From “What Does It Mean to Die?/When Jahi McMath was declared brain-dead by the hospital, her family disagreed. Her case challenges the very nature of existence” by Rachel Aviv (The New Yorker):
According to New Jersey’s 1991 statute on death, insurance providers can’t deny coverage because of "personal religious beliefs regarding the application of neurological criteria for declaring death." Alan Weisbard, the executive director of the bioethics commission that drafted the law, told me, “I thought our position should be one of humility, rather than certainty.”

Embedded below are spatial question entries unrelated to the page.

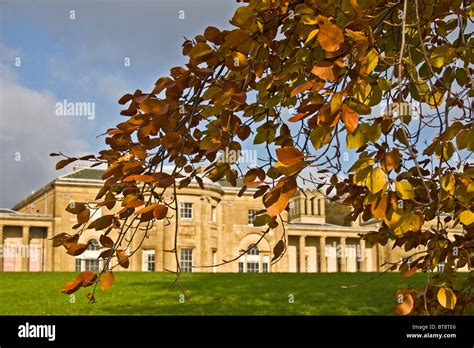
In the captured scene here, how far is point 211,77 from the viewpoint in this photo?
8.61 ft

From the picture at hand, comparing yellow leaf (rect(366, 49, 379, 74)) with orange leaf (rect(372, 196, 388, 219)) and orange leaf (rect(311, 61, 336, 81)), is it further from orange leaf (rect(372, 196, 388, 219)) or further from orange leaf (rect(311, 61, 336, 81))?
orange leaf (rect(372, 196, 388, 219))

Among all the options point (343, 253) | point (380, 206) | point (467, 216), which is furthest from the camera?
point (343, 253)

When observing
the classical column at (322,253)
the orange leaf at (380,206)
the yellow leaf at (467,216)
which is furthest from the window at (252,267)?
the orange leaf at (380,206)

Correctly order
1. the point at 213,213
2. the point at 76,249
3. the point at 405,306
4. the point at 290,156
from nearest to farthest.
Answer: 1. the point at 290,156
2. the point at 405,306
3. the point at 76,249
4. the point at 213,213

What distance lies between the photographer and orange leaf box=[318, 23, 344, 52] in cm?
192

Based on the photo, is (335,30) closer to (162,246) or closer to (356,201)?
(356,201)

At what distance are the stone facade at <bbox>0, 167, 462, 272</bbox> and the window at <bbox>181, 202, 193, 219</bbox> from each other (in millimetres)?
63

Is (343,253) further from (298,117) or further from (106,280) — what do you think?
(298,117)

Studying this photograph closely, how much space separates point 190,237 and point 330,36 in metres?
43.6

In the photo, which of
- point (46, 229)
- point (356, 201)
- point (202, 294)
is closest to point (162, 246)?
point (46, 229)

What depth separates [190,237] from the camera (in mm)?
45031

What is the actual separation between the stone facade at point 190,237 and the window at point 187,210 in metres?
0.06

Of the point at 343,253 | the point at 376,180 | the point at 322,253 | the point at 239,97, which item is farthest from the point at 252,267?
the point at 376,180
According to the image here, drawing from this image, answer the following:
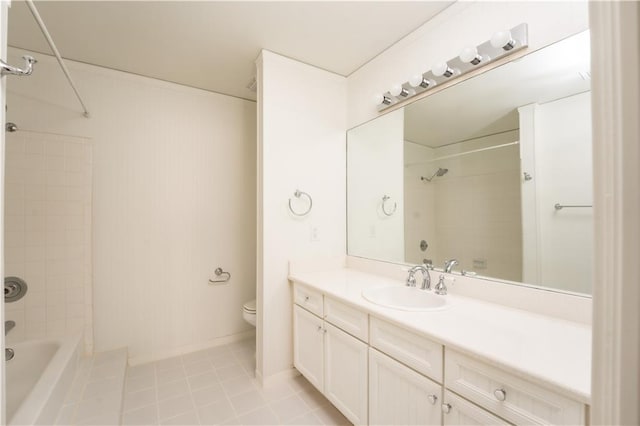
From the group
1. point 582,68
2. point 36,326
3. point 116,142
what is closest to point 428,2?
point 582,68

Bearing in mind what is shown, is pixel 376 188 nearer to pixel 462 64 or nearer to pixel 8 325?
pixel 462 64

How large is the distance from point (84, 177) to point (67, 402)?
153cm

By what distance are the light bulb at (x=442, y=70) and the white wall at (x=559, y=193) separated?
46 cm

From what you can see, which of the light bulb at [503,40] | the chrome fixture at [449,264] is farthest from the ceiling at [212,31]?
the chrome fixture at [449,264]

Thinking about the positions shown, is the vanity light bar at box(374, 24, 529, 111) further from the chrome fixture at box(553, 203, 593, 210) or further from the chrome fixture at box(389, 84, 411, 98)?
the chrome fixture at box(553, 203, 593, 210)

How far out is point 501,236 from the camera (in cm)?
141

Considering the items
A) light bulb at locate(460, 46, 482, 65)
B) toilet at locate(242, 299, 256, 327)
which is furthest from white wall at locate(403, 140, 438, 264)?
toilet at locate(242, 299, 256, 327)

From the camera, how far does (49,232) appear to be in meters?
2.04

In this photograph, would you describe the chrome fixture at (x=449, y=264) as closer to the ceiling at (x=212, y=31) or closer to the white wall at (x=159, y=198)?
the ceiling at (x=212, y=31)

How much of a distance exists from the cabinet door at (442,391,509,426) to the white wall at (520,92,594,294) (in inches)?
25.9

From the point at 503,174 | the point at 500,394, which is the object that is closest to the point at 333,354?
the point at 500,394

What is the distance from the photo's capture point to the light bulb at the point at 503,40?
1.31 meters

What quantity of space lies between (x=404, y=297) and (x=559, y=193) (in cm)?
93

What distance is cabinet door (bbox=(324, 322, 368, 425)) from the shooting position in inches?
55.0
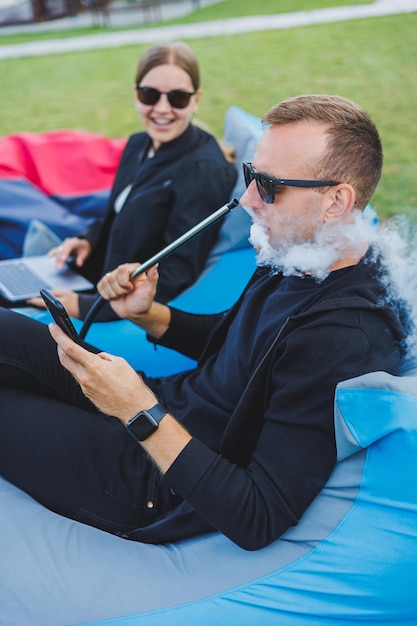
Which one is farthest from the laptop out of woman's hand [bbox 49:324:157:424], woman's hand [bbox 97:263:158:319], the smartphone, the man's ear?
the man's ear

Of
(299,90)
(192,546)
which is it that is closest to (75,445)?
(192,546)

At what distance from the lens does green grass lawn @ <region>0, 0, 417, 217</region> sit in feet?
20.2

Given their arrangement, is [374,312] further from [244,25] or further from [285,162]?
[244,25]

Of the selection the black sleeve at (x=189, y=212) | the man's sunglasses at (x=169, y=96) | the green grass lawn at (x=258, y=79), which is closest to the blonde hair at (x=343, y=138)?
the black sleeve at (x=189, y=212)

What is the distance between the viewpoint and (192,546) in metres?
1.51

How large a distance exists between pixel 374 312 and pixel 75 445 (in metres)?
0.81

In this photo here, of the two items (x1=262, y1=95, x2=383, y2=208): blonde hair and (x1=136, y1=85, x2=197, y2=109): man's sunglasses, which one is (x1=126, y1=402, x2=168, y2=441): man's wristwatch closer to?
(x1=262, y1=95, x2=383, y2=208): blonde hair

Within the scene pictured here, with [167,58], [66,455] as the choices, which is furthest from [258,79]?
[66,455]

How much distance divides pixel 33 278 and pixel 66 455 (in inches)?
49.3

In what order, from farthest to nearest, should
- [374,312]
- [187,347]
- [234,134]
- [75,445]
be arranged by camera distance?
[234,134], [187,347], [75,445], [374,312]

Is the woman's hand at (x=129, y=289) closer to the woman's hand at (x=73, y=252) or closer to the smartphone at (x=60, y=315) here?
the smartphone at (x=60, y=315)

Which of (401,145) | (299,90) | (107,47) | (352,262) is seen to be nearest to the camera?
(352,262)

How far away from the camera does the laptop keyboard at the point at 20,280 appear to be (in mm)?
2637

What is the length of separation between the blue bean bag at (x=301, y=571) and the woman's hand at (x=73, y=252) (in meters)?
1.54
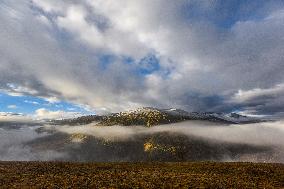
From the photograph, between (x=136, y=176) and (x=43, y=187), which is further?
(x=136, y=176)

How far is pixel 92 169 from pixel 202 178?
22.5 metres

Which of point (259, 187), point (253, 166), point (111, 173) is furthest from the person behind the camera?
point (253, 166)

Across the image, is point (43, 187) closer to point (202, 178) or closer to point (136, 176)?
point (136, 176)

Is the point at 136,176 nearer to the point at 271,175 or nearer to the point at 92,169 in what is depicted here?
the point at 92,169

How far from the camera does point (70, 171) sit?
224ft

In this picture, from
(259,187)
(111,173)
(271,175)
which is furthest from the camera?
(271,175)

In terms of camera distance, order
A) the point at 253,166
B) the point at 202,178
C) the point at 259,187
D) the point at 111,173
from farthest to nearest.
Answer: the point at 253,166 < the point at 111,173 < the point at 202,178 < the point at 259,187

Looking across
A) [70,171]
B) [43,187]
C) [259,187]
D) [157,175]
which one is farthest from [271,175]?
[43,187]

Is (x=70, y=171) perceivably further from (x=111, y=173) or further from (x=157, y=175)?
(x=157, y=175)

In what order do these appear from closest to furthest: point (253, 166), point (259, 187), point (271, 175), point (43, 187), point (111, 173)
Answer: point (43, 187)
point (259, 187)
point (111, 173)
point (271, 175)
point (253, 166)

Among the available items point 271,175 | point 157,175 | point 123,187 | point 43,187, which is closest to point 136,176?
point 157,175

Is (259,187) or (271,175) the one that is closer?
(259,187)

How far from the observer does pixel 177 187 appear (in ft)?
170

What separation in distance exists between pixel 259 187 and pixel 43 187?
101 ft
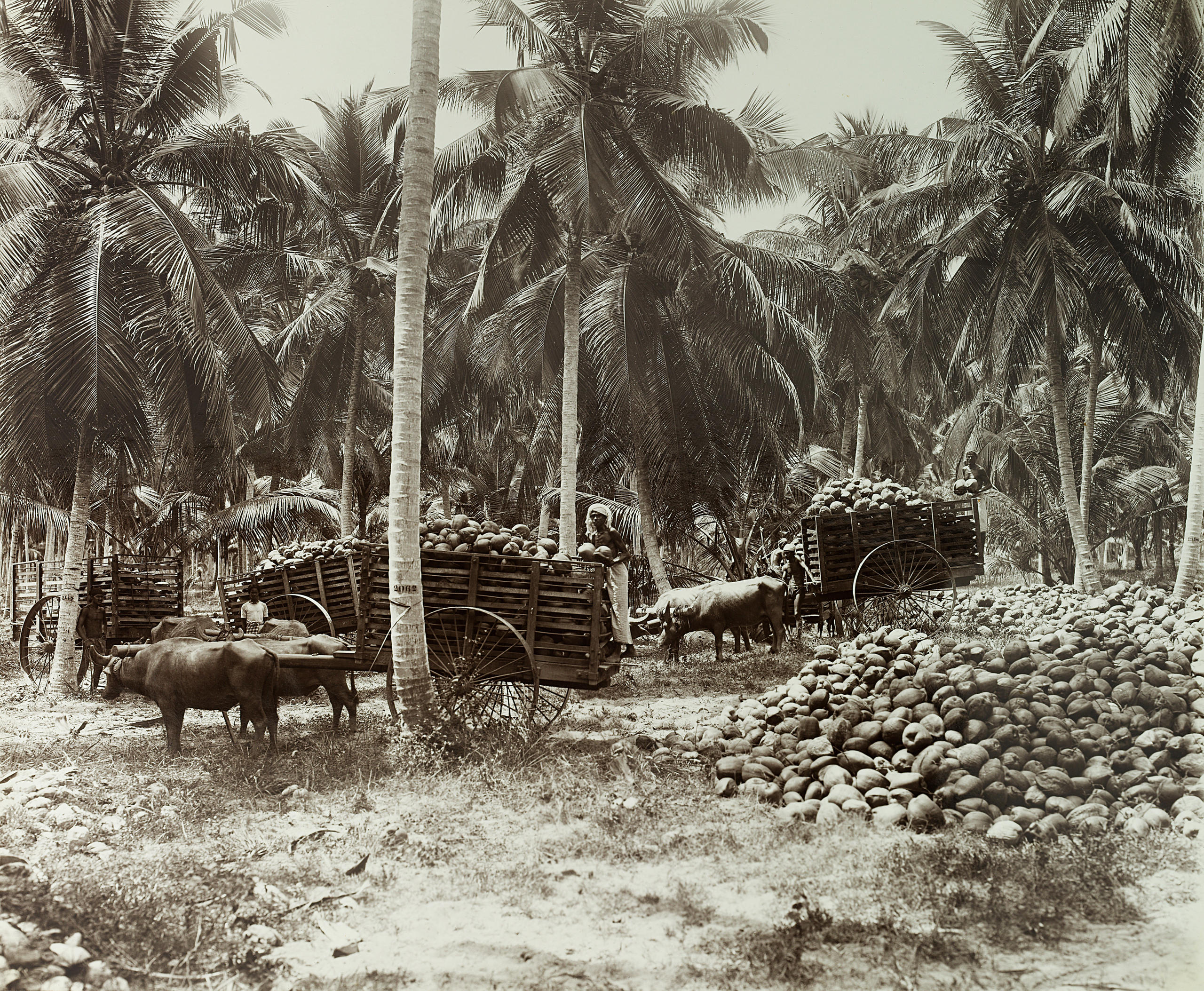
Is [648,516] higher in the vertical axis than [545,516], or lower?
lower

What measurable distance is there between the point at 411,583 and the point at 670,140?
694 cm

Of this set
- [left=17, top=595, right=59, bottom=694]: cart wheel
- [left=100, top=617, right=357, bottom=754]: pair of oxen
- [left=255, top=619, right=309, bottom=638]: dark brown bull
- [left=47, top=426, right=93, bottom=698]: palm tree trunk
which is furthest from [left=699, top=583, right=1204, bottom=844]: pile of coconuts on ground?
[left=17, top=595, right=59, bottom=694]: cart wheel

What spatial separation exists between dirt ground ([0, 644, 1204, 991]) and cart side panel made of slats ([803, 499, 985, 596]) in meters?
4.88

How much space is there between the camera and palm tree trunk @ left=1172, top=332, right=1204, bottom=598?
457 cm

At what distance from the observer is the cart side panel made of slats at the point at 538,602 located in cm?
600

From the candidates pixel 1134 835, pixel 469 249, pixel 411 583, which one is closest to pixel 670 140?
pixel 469 249

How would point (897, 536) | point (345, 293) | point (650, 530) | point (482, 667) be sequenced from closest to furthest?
point (482, 667) → point (897, 536) → point (345, 293) → point (650, 530)

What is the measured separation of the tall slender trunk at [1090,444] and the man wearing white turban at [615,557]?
331cm

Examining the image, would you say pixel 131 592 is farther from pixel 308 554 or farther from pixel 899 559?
pixel 899 559

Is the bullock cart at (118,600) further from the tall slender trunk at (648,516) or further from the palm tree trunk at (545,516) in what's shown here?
the palm tree trunk at (545,516)

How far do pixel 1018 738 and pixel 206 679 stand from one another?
4488 millimetres

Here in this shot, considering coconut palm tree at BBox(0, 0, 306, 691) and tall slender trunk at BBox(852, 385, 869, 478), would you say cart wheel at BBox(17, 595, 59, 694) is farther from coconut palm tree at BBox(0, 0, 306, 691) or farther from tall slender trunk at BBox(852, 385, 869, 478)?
tall slender trunk at BBox(852, 385, 869, 478)


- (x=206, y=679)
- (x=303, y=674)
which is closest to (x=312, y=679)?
(x=303, y=674)

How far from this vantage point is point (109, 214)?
21.8 feet
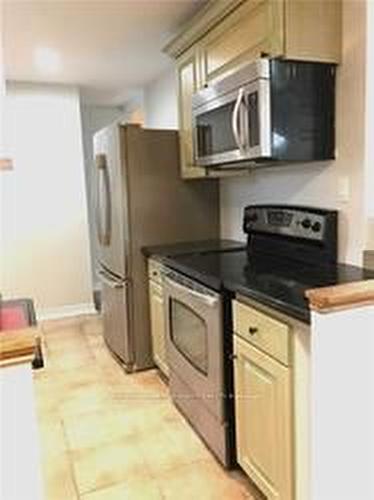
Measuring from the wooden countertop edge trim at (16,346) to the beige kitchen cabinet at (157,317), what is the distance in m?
1.94

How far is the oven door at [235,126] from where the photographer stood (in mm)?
1915

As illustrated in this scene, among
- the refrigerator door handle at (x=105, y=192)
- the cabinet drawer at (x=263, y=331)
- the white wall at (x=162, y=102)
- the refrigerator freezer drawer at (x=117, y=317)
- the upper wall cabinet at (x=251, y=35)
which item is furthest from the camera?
the white wall at (x=162, y=102)

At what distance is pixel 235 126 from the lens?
2.04 metres

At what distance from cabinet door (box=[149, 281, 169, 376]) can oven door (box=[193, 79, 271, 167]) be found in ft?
3.07

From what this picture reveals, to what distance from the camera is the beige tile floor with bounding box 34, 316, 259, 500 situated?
78.9 inches

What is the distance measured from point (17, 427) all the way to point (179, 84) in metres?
2.65

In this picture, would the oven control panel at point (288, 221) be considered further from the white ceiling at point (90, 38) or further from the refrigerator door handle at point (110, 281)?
the white ceiling at point (90, 38)

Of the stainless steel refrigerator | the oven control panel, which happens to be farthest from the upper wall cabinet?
the oven control panel

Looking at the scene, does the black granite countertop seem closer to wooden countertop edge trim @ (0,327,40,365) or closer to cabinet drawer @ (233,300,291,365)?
cabinet drawer @ (233,300,291,365)

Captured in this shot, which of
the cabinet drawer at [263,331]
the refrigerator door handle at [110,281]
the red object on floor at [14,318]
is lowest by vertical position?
the refrigerator door handle at [110,281]

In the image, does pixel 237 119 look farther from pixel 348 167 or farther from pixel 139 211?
pixel 139 211

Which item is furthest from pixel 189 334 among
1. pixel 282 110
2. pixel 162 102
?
pixel 162 102

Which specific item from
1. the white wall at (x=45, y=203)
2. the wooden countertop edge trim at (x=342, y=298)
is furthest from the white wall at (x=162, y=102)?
the wooden countertop edge trim at (x=342, y=298)

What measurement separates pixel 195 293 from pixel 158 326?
96 cm
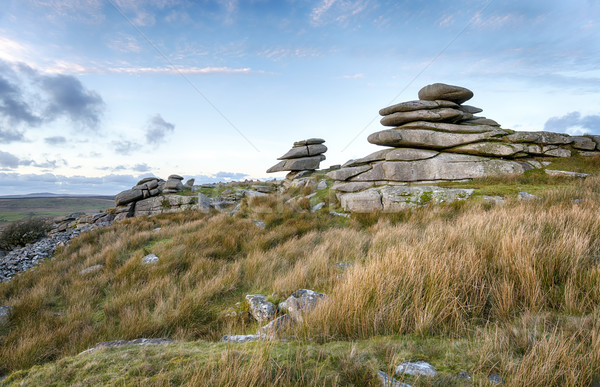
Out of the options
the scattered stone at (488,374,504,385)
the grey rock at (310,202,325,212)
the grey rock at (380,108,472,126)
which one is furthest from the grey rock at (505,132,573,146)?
the scattered stone at (488,374,504,385)

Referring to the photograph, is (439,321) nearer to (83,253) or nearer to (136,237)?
(136,237)

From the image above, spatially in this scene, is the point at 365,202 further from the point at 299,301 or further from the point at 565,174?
the point at 565,174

Weisbard had previously served as the assistant legal director for the President’s Commission on death and, like Wikler, he felt uneasy about the result. He said, “I think that the people who have done the deep and conceptual thinking about brain death are people with high I.Q.s, who tremendously value their cognitive abilities—people who believe that the ability to think, to plan, and to act in the world are what make for meaningful lives. But there is a different tradition that looks much more to the body.” The notion of brain death has been rejected by some Native Americans, Muslims, and evangelical Protestants, in addition to Orthodox Jews. The concept is also treated with skepticism in Japan, owing in part to distrust of medical authority. Japan’s first heart transplant, in 1968, became a national scandal—it was unclear that the donor was beyond recovery, or that the recipient (who died shortly after the transplant) needed a new heart—and, afterward, the country never adopted a comprehensive law equating brain death with the death of a human being. Weisbard, a religious Jew, said that he didn’t think “minority communities should be forced into a definition of death that violates their belief structures and practices and their primary senses.”